Californians call them knife jigs. East Coast anglers call them metal jigs, and Brazilians call them jumping jigs. These lures gain more fans each day for one simple reason: They catch fish!
As the trend spread and techniques evolved, anglers realized that assist hooks, also known as stingers, deliver more effective hookups than trebles or single hooks secured to jigs via split rings. Assists consist of a hook - typically a short-shank, wide-gap model - tethered to the jig by a short length of Dacron, Spectra or wire.
Capt. Antonio Amaral (locally known as "Tuba"), of Ilhabela, Brazil, drops jumping jigs for everything from bluefish to blackfin tuna and relishes locking horns with burly amberjack. He says trebles attached to the tail of a jig prove inefficient. After hooking up, the heavy jig often applies leverage between the leader and hook that helps a fish work loose. If a fish strikes and feels the sting of the treble without getting hooked, it won't return for another shot. "With assist hooks, if a fish hits the jig but misses the hook, it will keep coming back like a billfish chasing a teaser," he says. "Then when it finally finds the hook, you have him."
Amaral says the hook gap must be wider than the jig's body to keep it from hanging up on the dancing lure. The fact that assist hooks dangle freely on a leader makes them especially effective. "The hooks are lighter than the jig. When a fish opens its mouth to strike, the lighter hook usually gets sucked in first," he says. "So the hook is already in the fish's mouth before it inhales the jig."
Properly rigged assist hooks connect directly to the leader and give the jig no chance to exert fish-liberating leverage after a hookup. Amaral varies the assist's leader length according to jig size. "The hook shouldn't hang below the jig's halfway point. I rig them in the top third of the jig," he says.
Another Brazilian guide and respected jigmeister, Capt. Marcos Malucelli, similarly adjusts his assist-leader lengths; however, he and Amaral differ when it comes to the number of hooks. Amaral only uses single assist hooks, while Malucelli prefers a one-two punch.
"I use double assist hooks, each one a different size," Malucelli says. "On larger jigs, which obviously target larger fish, I use sizes 11/0 and 9/0, or 13/0 and 11/0. Smaller jigs get smaller hooks such as 7/0 and 5/0 or 9/0 and 7/0."
Malucelli makes one leg of the leader slightly shorter than the other and hangs the smaller hook on the shorter leg. He believes this configuration gives him a better hookup ratio as each hook buries in a different place to hold large fish more securely. When making his own assists, he uses Marine Sports 4x Strong assist hooks, which have long, thin points that curve slightly inward. "The barbs are also rather large, which perfectly suits my fishing style," he says. "Here in southern Brazil, we target fleshy-lipped fish like yellowtail and amberjack.

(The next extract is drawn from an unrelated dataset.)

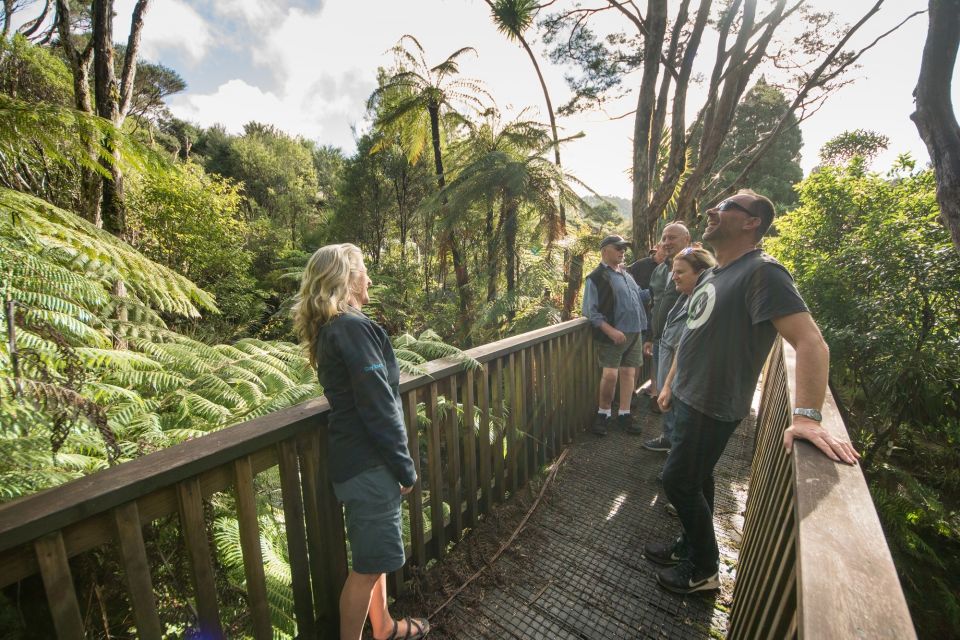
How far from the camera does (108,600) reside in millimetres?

Long points and high barbs hold these fish better than shorter, thicker points with small barbs."
Do-it-yourselfers in the United States can use Gamakatsu Single 510 hooks or models from other manufacturers designed specifically for assist-hook applications. Live-bait-style hooks also fit the bill, although Malucelli finds the shanks just a bit longer than ideal. "Long shanks detract from an assist hook's mobility. Short shanks allow hooks to swing freely and give the jig better action," he says.